One nuclear reactor generating about 1GW of electricity per year requires about 1 sqkm of space, including the facility, and a safety zone. It provides electricity for 700,000 people (assuming 13,000kwh per year per capita).
To generate the same electricity, you need at LEAST 4,375 wind turbines, and an area of 325 sqkm. That’s assuming some very idealistic factors about capacity factors and availability. The more wind you have in the system, the more windmills you actually need per unit of energy required.
Let’s assume 320 million Americans: you will need at least 460GW electricity per year. If you were to provide that electricity exclusively from wind, you would need about 12.7 million turbines, and 952,000 sqkm of wind farm (the capacity factor at this rate of wind penetration needs to be at least 25, probably more, but let’s be generous) – about 10% of the total land area of the United States. Or an area almost 30% as large as India.
The material requirement for each of these turbines in terms of concrete, steel, rare earth metals (for the generators), the amount of roadways for this wind farm, the amount of labor, supplies, etc. etc. to keep the farms in good shape and updated is absolutely staggering. I don’t have the numbers for that, unfortunately.

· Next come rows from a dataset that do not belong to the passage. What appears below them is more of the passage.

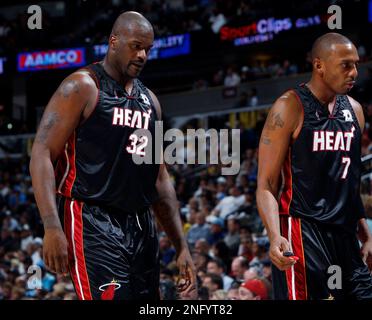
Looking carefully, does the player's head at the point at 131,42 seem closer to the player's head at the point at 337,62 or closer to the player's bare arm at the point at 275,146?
the player's bare arm at the point at 275,146

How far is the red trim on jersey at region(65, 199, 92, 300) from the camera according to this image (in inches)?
160

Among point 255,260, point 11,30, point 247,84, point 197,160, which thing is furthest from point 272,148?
point 11,30

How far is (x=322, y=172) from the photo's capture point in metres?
4.39

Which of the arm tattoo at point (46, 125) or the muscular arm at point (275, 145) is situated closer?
the arm tattoo at point (46, 125)

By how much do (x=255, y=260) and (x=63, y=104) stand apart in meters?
4.95

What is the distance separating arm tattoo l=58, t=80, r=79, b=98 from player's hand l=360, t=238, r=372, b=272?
1791mm

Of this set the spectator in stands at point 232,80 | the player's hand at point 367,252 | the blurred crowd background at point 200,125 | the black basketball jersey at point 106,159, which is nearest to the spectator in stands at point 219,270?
the blurred crowd background at point 200,125

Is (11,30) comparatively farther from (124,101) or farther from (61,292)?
(124,101)

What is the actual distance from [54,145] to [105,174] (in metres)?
0.29

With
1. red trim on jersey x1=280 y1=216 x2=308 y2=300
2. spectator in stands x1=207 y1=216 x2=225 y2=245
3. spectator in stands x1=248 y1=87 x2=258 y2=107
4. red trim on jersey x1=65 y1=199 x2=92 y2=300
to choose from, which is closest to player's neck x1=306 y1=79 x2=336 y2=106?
red trim on jersey x1=280 y1=216 x2=308 y2=300

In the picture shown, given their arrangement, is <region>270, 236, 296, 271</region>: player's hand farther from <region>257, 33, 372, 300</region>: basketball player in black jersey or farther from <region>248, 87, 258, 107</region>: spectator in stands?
<region>248, 87, 258, 107</region>: spectator in stands

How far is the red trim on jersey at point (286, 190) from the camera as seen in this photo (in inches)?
175

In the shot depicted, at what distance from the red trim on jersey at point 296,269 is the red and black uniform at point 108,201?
706 millimetres

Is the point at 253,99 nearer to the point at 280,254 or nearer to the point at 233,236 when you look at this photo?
the point at 233,236
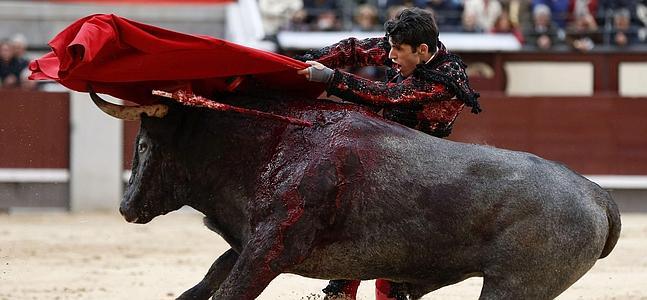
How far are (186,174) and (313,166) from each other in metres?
0.45

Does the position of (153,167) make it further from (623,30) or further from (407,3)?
(623,30)

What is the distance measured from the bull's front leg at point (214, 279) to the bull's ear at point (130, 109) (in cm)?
58

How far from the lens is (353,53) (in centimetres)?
452

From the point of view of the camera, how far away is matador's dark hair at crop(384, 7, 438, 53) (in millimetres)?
4262

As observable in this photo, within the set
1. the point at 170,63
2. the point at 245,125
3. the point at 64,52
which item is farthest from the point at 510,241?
the point at 64,52

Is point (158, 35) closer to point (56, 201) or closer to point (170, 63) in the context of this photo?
point (170, 63)

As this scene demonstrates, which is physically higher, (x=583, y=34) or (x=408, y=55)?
(x=408, y=55)

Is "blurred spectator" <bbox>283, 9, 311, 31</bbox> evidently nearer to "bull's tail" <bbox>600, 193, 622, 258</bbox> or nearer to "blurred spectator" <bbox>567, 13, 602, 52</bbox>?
"blurred spectator" <bbox>567, 13, 602, 52</bbox>

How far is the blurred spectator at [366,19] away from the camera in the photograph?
1234 centimetres

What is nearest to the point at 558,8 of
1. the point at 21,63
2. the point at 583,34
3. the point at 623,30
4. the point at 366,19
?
the point at 583,34

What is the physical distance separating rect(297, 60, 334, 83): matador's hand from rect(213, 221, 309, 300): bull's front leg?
0.50 meters

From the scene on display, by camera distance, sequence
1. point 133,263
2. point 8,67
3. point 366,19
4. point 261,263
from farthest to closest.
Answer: point 366,19, point 8,67, point 133,263, point 261,263

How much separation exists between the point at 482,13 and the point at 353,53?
8.56 metres

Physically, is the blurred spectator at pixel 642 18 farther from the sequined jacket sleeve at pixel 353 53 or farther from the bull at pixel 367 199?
the bull at pixel 367 199
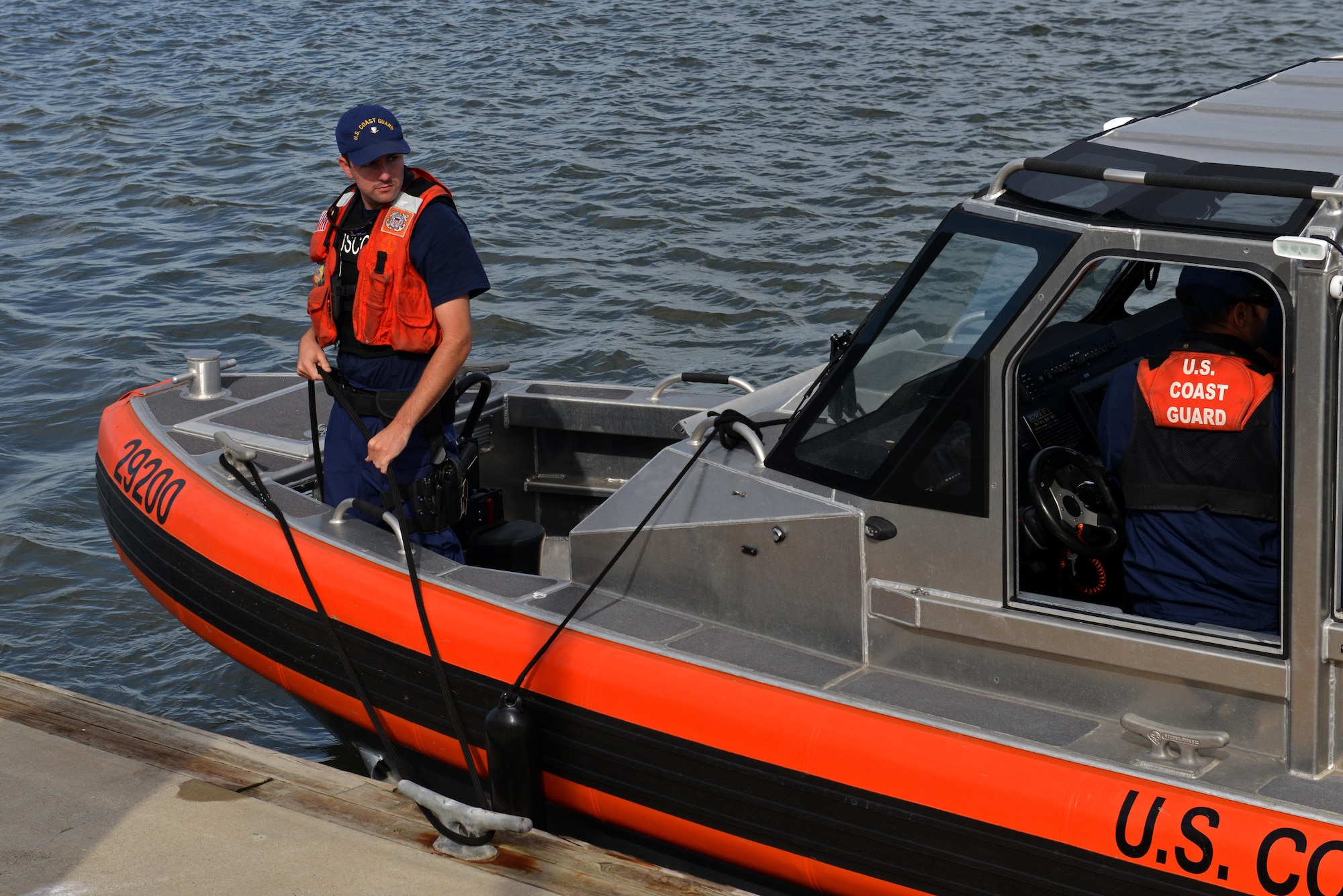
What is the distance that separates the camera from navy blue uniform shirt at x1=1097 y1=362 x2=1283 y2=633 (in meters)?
2.86

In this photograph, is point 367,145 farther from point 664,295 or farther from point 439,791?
point 664,295

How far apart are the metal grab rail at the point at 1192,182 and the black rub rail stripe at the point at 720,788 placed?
4.24 ft

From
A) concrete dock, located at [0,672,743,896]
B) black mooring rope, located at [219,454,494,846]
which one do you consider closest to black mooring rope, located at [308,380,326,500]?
black mooring rope, located at [219,454,494,846]

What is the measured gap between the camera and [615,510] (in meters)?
3.72

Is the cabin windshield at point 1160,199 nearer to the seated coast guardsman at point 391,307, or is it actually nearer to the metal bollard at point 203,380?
the seated coast guardsman at point 391,307

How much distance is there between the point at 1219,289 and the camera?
283 cm

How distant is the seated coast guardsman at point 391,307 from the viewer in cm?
377

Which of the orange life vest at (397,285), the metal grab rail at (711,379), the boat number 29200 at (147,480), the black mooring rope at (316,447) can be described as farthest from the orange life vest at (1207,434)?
the boat number 29200 at (147,480)

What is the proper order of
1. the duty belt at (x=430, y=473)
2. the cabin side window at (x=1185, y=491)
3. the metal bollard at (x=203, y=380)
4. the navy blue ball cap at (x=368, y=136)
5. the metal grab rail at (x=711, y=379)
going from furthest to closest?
the metal bollard at (x=203, y=380) → the metal grab rail at (x=711, y=379) → the duty belt at (x=430, y=473) → the navy blue ball cap at (x=368, y=136) → the cabin side window at (x=1185, y=491)

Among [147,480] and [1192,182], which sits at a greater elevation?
[1192,182]

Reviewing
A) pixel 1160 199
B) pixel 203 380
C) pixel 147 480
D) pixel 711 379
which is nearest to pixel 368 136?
pixel 711 379

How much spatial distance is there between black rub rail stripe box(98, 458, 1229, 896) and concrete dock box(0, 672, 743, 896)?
20 cm

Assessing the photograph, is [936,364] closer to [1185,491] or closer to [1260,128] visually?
[1185,491]

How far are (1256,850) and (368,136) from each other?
8.72 feet
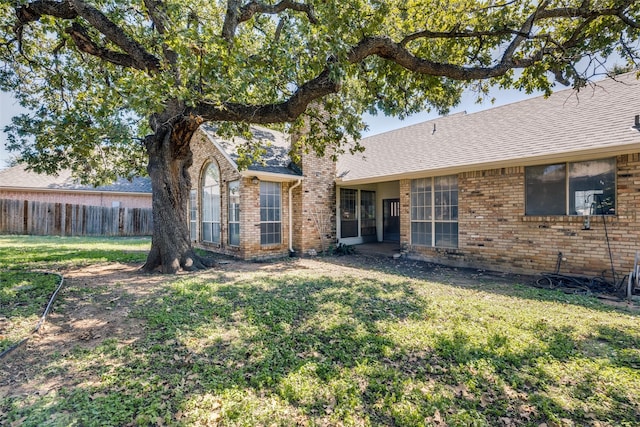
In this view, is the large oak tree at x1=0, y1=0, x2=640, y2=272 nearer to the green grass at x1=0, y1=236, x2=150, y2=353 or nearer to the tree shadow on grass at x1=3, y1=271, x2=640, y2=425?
the green grass at x1=0, y1=236, x2=150, y2=353

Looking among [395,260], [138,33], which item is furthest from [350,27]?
[395,260]

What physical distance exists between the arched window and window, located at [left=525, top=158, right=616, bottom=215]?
10.7 meters

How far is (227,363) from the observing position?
11.1 ft

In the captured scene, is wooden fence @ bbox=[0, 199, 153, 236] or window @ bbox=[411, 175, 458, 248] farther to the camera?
wooden fence @ bbox=[0, 199, 153, 236]

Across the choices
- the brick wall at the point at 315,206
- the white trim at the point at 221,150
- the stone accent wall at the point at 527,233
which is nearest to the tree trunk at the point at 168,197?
the white trim at the point at 221,150

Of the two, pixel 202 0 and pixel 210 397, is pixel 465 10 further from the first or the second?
pixel 210 397

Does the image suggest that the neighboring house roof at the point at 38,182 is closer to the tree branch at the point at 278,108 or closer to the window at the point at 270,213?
the window at the point at 270,213

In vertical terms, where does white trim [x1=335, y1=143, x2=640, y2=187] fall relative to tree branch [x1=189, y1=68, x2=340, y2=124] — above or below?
below

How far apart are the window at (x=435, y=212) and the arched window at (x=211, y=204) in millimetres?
7721

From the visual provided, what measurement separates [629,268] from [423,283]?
4399 mm

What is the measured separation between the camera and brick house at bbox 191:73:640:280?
6.90 m

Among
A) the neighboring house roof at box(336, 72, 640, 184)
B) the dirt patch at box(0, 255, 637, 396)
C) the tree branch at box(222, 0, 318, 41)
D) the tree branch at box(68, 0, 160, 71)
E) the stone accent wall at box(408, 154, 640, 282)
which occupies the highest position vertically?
the tree branch at box(222, 0, 318, 41)

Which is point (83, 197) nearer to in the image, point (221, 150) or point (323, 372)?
point (221, 150)

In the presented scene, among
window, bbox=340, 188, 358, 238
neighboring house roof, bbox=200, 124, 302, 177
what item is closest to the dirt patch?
window, bbox=340, 188, 358, 238
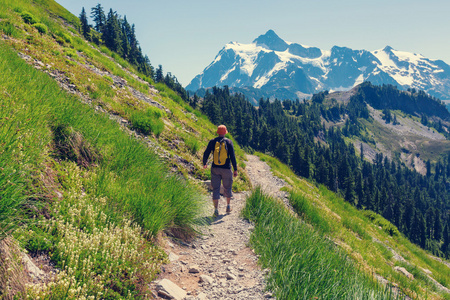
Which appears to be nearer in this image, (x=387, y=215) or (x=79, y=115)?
(x=79, y=115)

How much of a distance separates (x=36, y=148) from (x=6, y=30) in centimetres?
1237

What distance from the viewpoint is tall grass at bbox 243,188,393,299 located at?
4.03m

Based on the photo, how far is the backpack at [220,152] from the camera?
8.95 meters

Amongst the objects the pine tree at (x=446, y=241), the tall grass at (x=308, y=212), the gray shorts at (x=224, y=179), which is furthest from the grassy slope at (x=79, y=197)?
the pine tree at (x=446, y=241)

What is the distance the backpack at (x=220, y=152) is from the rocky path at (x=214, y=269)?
2.51 meters

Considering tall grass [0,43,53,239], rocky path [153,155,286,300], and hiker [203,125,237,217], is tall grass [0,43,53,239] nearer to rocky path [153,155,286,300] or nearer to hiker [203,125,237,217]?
rocky path [153,155,286,300]

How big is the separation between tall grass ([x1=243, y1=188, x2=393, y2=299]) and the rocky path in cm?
31

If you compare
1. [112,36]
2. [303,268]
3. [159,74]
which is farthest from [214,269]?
[159,74]

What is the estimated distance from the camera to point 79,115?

Total cost, at $1.5M per installed MW (current numbers, which would actually increase if demand for wind turbines were to go up significantly): US$17 TRILLION
IF you were to provide the entire supply of electricity with nuclear reactors, you would need approximately 700 reactors at 1 GW each. Space requirement: approximately 800 sqkm – less than 1% of what is needed for wind. You would also need orders of magnitude less supplies, infrastructure, or labor.
Let’s assume a 1GW nuclear reactor costs about $2.5 bln, or $2.5Mln for each installed MW. Total cost: $1.4 trillion. About 8.4% of what the wind project would cost.
Anybody still think wind makes sense?